= Instructions =
1. In the patent claims, what does claim 12 say optimizing the configuration comprises?
2. Summarize the patent claims in two sentences.

10. A method according to claim 7, wherein measuring the effect
comprises collecting statistics regarding dropped call rates.
11. A method according to claim 2, and comprising optimizing a
configuration of the fixed transceivers responsive to the estimated
traffic density.
12. A method according to claim 11, wherein optimizing the
configuration comprises distributing operating frequencies among
the fixed transceivers responsive to the estimated traffic
density.
13. A method according to claim 1, wherein collecting the
statistical information with regard to the quality indicator
comprises collecting statistics with regard to a signal/noise ratio
associated with the traffic.
14. A method according to claim 1, wherein collecting the
statistical information with regard to the quality indicator
comprises collecting statistics with regard to a power level of
received signals used in carrying the traffic.
15. A method according to claim 1, wherein dividing the region
comprises dividing the region into bins, associating the bins with
respective clutter types, and defining each of the traffic types by
grouping together all the bins in mutual proximity that belong a
respective one of the clutter types.
16. A method according to claim 1, wherein dividing the region
comprises defining the areas in accordance with a grid imposed on
the region.
17. A method according to claim 1, wherein the communication
traffic comprises voice traffic.
18. A method according to claim 1, wherein the communication
traffic comprises packet data traffic.

= Data provided =
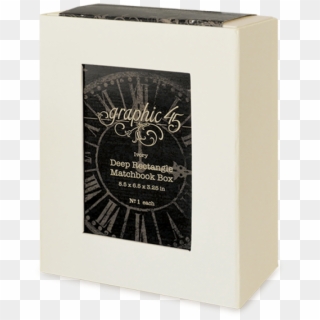 Deep Rectangle Matchbook Box Ivory - Box Clipart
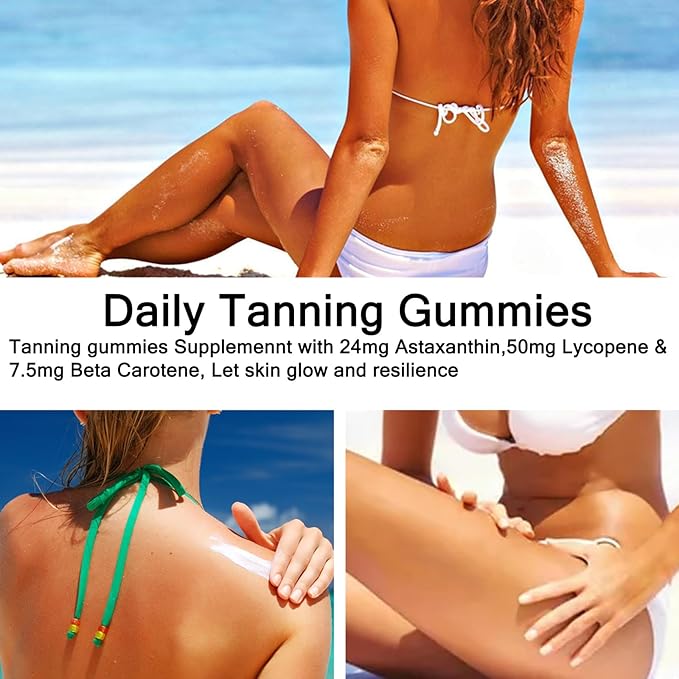 Tanning Gummies Daily Tanning Gummies 60 Gummies (2)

= Solutions by task =
1. Distributing operating frequencies among the fixed transceivers responsive to the estimated traffic density.

2. The claims add that measuring the effect can involve collecting dropped-call-rate statistics, and that the fixed transceivers' configuration can be optimized responsive to estimated traffic density, including by distributing operating frequencies among them. They also specify that quality-indicator statistics may concern signal/noise ratio or received signal power, that the region may be divided into bins associated with clutter types or into areas defined by a grid, and that the traffic may be voice or packet data.